Dershowitz Center for Pro-Israel Art
Alexander Melamid came to prominence in his native Russia in 1972 at the forefront of the Sots Art, movement, the Soviet answer to Pop Art. Attacking the state’s ideology and propaganda, he saw his work censored and destroyed and his shows closed by the government. To escape this artistic persecution, he emigrated with his collaborator  Vitaly Komar in 1978 to New York City, where they maintained a studio. Komar & Melamid quickly rose to the top of the conceptual art world. In 1983 their work was shown at the Museum of Modern Art; in 1987 they were the first Russian artists at Documenta; and in 1999 the Venice Biennale.
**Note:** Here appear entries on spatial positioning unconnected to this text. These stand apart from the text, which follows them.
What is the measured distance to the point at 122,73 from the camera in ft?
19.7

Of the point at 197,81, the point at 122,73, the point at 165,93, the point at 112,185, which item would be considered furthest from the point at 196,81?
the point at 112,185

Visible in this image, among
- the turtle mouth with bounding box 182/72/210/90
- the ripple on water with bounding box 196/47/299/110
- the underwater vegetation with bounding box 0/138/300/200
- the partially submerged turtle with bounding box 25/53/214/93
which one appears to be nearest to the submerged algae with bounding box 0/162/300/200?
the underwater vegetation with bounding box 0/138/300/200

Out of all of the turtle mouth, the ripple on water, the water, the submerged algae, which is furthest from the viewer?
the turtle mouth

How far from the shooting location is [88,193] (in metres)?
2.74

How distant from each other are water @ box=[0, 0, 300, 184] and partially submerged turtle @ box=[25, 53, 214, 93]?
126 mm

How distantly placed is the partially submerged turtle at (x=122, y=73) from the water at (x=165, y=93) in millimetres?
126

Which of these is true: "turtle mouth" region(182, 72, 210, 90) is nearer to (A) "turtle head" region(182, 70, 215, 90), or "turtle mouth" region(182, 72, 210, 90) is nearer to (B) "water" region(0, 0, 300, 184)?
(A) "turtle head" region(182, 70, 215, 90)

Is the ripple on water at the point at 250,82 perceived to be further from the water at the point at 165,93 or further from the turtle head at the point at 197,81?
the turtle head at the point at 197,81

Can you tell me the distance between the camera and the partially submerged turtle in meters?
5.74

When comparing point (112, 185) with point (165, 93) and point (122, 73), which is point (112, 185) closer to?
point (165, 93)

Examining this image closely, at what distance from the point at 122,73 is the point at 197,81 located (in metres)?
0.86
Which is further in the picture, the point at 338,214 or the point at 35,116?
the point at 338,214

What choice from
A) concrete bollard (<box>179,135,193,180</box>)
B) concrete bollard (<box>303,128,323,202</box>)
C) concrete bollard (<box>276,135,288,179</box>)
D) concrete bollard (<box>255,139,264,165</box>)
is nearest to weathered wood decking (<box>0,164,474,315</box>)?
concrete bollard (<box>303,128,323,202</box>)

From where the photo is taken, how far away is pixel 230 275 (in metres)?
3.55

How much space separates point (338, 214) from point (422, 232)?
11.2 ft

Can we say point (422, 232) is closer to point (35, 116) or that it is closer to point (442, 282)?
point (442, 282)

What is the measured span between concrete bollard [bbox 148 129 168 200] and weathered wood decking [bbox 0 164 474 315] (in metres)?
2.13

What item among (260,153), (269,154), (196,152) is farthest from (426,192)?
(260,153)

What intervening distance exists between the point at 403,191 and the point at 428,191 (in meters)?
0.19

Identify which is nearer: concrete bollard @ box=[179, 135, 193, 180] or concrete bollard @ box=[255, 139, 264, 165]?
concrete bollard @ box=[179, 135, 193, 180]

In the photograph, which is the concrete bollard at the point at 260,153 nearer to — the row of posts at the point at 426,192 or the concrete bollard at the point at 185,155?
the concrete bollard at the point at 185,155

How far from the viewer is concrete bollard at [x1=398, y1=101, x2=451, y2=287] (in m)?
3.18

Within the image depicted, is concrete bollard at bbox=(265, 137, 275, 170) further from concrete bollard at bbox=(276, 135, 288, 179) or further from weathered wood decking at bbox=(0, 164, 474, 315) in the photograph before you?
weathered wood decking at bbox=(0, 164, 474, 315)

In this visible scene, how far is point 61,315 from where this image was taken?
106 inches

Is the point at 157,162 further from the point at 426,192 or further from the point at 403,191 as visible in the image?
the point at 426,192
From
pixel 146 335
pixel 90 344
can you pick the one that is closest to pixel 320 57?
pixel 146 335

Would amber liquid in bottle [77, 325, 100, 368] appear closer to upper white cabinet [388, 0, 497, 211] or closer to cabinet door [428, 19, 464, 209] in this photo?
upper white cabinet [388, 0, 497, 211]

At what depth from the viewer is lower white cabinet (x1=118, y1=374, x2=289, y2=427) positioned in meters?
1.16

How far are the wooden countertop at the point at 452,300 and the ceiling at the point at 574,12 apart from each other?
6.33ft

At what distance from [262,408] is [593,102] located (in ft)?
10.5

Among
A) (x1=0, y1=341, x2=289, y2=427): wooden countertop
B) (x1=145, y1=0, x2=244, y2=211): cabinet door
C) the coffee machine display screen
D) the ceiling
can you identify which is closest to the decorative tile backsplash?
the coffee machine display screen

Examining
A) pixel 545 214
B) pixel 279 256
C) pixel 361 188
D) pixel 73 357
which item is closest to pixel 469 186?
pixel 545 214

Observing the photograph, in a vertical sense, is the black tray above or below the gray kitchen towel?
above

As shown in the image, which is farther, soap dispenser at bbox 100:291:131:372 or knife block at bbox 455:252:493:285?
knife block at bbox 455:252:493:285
Their paintings are included in the collections of the Metropolitan Museum of Art, the Whitney Museum of American Art, the Guggenheim, and MoMA. They are featured in the  "Oxford Dictionary of 20th Century Art," "The Penguin Concise Dictionary of Art History," "Art Since the ’40s," and "The 20th Century Art Book." Two of their projects were the subjects of documentaries on Channel 4 UK and the BBC and 60 Minutes, USA.
 In 2004 Alexander Melamid broke up with his collaborator .
 Not long after he has started his Art Ministry and the Art Healing Crusade as well as the program of self-aggrandizement.